Reconocimiento de objetos con Yolo y OpenCV

Etiquetas: Inteligencia Artificial, OpenCV, Python, Visión

En este tutorial, veremos cómo realizar el reconocimiento de objetos con Yolo y OpenCV utilizando una red neuronal pre-entrenada utilizando deep learning.

En un tutorial anterior vimos cómo reconocer formas simples mediante visión por ordenador. Este método sólo funciona para ciertas formas simples predefinidas. Si quieres reconocer una mayor variedad de objetos, la forma más sencilla es utilizar la inteligencia artificial.

Hardware

Un ordenador con una instalación de Python3
Una cámara

Principio

La inteligencia artificial es un campo de la informática en el que el propio programa aprende a realizar determinadas tareas. En particular, el reconocimiento visual. En este tutorial, vamos a utilizar una red neuronal entrenada para reconocer determinadas formas.

Se necesitan muchos datos para poder entrenar correctamente una red neuronal. Se ha demostrado que el aprendizaje es más rápido en una red neuronal entrenada para otra cosa. Por ejemplo, una red neuronal entrenada para reconocer perros se entrenará más fácilmente para reconocer gatos.

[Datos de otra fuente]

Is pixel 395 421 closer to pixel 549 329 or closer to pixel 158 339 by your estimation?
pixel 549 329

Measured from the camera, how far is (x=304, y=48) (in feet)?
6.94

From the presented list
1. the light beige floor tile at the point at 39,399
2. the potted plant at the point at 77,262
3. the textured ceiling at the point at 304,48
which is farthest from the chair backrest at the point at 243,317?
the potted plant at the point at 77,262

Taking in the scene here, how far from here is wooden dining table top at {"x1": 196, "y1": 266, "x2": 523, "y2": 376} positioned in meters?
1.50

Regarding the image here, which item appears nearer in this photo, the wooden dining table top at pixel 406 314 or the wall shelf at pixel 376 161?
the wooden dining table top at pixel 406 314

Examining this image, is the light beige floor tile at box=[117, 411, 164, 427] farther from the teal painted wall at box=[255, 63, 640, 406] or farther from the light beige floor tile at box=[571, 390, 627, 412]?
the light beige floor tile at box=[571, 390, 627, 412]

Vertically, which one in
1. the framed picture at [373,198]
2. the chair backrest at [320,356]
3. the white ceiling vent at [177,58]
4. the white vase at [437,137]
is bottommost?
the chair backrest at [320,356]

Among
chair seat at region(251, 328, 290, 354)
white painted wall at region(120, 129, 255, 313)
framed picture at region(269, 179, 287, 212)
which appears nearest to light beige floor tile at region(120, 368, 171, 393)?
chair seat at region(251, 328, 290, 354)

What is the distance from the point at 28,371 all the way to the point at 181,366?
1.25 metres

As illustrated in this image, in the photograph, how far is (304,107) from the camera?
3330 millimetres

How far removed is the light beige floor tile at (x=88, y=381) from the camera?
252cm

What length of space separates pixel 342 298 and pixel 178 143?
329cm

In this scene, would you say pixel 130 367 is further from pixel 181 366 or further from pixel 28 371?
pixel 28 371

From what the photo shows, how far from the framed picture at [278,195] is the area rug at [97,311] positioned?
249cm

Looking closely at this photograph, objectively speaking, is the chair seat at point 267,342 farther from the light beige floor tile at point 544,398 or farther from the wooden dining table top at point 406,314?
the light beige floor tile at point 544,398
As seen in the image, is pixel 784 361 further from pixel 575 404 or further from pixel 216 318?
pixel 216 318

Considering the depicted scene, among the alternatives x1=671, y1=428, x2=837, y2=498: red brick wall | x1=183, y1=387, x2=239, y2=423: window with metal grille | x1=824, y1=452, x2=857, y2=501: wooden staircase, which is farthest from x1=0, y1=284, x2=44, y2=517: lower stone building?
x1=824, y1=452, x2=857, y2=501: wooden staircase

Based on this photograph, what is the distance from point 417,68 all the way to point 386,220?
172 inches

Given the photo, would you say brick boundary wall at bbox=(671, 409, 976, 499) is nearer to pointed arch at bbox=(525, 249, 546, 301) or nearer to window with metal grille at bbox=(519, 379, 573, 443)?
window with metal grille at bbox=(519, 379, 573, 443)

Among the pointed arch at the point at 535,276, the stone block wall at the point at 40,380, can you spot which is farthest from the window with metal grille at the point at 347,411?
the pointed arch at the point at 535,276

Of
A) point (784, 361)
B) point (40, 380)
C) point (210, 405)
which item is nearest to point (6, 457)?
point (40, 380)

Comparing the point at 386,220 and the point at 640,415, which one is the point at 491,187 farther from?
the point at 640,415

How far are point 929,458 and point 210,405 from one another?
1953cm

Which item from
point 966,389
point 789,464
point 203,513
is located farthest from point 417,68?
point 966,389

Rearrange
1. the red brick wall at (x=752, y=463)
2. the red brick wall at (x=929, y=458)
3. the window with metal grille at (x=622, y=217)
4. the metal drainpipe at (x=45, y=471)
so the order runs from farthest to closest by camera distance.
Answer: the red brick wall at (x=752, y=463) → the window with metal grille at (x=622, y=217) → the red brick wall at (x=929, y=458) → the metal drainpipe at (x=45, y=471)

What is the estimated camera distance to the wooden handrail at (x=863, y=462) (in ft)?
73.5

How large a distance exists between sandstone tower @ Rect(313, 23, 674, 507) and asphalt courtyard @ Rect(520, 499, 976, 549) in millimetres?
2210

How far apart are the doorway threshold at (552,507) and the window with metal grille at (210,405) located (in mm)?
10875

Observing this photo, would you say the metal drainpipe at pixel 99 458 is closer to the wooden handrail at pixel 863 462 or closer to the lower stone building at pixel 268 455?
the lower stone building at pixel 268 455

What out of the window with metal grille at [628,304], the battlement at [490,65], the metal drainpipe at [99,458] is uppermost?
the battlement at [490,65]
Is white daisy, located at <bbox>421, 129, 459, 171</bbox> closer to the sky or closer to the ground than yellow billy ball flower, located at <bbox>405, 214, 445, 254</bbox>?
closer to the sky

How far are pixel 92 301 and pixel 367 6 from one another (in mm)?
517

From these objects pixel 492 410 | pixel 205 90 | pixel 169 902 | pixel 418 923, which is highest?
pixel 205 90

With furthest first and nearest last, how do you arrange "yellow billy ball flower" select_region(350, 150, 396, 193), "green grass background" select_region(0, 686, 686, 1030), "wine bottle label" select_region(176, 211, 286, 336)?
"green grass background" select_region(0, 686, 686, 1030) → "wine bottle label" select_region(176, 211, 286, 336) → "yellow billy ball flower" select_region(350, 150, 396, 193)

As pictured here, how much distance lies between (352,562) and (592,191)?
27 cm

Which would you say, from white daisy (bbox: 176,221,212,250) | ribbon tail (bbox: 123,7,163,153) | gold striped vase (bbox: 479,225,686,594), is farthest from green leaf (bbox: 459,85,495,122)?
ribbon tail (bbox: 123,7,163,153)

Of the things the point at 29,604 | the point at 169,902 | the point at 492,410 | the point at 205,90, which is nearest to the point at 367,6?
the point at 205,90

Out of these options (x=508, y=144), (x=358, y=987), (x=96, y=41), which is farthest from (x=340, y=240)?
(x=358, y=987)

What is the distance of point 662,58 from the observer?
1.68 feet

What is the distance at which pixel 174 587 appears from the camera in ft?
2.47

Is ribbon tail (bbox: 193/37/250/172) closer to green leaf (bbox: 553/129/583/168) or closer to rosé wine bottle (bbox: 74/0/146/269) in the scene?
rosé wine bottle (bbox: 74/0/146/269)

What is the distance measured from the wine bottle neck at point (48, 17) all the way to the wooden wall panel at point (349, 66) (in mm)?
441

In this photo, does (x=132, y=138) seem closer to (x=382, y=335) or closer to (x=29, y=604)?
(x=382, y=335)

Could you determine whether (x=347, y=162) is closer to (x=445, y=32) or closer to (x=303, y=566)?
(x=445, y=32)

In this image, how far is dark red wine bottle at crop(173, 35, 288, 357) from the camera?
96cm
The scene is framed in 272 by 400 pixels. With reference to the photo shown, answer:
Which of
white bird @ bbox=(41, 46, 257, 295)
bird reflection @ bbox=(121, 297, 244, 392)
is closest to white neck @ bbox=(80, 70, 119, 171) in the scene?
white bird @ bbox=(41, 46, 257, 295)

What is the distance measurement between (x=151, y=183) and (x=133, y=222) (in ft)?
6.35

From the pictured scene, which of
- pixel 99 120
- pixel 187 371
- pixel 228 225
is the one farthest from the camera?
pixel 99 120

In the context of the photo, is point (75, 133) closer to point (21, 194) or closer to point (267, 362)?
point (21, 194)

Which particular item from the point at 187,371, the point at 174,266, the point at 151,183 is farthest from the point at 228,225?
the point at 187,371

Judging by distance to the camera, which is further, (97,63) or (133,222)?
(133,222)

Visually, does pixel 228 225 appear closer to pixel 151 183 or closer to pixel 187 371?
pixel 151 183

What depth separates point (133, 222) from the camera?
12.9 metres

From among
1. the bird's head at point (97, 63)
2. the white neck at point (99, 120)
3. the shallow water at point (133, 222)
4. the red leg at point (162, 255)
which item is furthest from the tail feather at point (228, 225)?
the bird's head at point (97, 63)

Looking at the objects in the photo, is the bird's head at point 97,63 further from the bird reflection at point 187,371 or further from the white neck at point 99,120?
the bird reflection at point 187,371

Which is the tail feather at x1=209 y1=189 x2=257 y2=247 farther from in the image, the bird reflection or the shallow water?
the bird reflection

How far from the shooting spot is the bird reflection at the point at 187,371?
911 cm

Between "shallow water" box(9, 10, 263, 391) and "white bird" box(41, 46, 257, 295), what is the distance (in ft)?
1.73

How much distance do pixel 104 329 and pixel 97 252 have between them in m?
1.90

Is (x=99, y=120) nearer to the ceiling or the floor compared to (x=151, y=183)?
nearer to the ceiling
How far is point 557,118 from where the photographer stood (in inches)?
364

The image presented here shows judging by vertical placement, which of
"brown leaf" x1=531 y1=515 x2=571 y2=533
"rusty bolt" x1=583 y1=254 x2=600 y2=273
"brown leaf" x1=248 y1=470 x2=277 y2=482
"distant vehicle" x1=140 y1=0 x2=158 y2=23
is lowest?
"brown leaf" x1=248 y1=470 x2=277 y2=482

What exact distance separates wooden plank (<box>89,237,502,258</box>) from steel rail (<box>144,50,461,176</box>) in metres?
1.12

Ultralytics ofrece los modelos YOLO, que son fáciles de usar y bastante eficaces para la detección, clasificación y seguimiento.

ultralytics-yolo-tasks Reconocimiento de objetos con Yolo y OpenCV

Para cada versión existen diferentes modelos, desde el más ligero y menos potente hasta el más potente pero más pesado.

YOLOv5n	YOLOv5s	YOLOv5m	YOLOv5l	YOLOv5x
YOLOv8n	YOLOv8s	YOLOv8m	YOLOv8l	YOLOv8x

(nano, small, medium, large and extra large)

Configuración de Python

Si no, puedes descargar e instalar Python 3

A continuación, puede instalar las bibliotecas necesarias: imutils, OpenCV, ultralytics, etc.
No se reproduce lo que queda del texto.